Source text:
Given a string S and two integers L and M, we consider a substring of S as “recoverable” if and only if
  (i) It is of length M*L;
  (ii) It can be constructed by concatenating M “diversified” substrings of S, where each of these substrings has length L; two strings are considered as “diversified” if they don’t have the same character for every position.

Two substrings of S are considered as “different” if they are cut from different part of S. For example, string "aa" has 3 different substrings "aa", "a" and "a".

Your task is to calculate the number of different “recoverable” substrings of S.

Input

The input contains multiple test cases, proceeding to the End of File.

The first line of each test case has two space-separated integers M and L.

The second ine of each test case has a string S, which consists of only lowercase letters.

The length of S is not larger than 10^5, and 1 ≤ M * L ≤ the length of S.

Output

For each test case, output the answer in a single line.

Sample Input

3 3
abcabcbcaabc

Sample Output

2

Source

2013 Asia Regional Changchun

想法：字符串hash

代码：

#include<iostream>
#include<cstdio>
#include<cstring>
#include<algorithm>
#include<map>
#include<string>
typedef unsigned long long ull;
using namespace std;
const int maxn= 100050;
const ull base =31;
ull nbase[maxn],hash[maxn];
int m,l;
map<ull, int> mp;
int main()

Activities:
• A. Rewrite the recoverable-substrings problem statement from "Your task is" up to and including "End of File.", substituting "count" for "calculate".
• B. Proceed with the recoverable-substrings problem text, continuing its code after the last line shown.

Provided material:
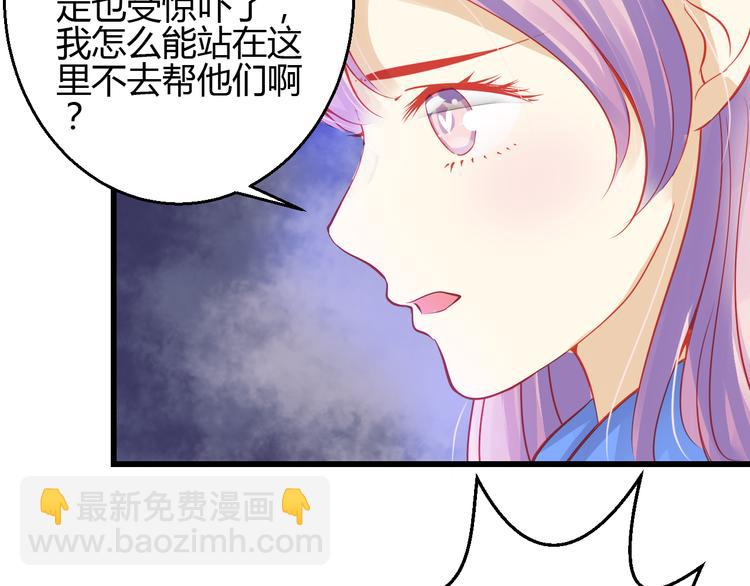 第42话 最重要的人，是你(1/4)-第43话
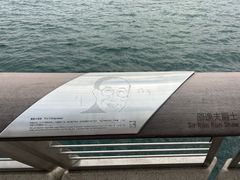 -星光大道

Task-by-task answers:
• A.
Your task is to count the number of different “recoverable” substrings of S.

Input

The input contains multiple test cases, proceeding to the End of File.

• B.
{
	ull tmp;
	nbase[0] = 1;
	for (int i = 1;i<maxn; i++)
    {
        nbase[i]=nbase[i-1]*base;
    }
	while(~scanf("%d%d",&m,&l))
	 {
	     string s;
		cin>>s;
		int slen=s.size();
		hash[slen] = 0;
		for (int i = slen-1; i >= 0; i--)
			hash[i] = hash[i+1]*base+s[i]-'a'+1;           //关键1
		int ans = 0;
		for (int i = 0; i<l&&i+m*l<=slen; i++)
		{
			mp.clear();
			for (int j = i; j<i+m*l; j += l)
			{
				tmp = hash[j] - hash[j+l]*nbase[l];
				mp[tmp]++;
			}
			if (mp.size() ==m)
				ans++;
			for (int j=i+m*l; j+l<=slen; j +=l)
			 {
				tmp = hash[j-m*l] - hash[j-(m-1)*l]*nbase[l];
				mp[tmp]--;
				if (mp[tmp] == 0)
                                mp.erase(tmp);
				tmp = hash[j] - hash[j+l]*nbase[l];
				mp[tmp]++;
				if (mp.size() == m)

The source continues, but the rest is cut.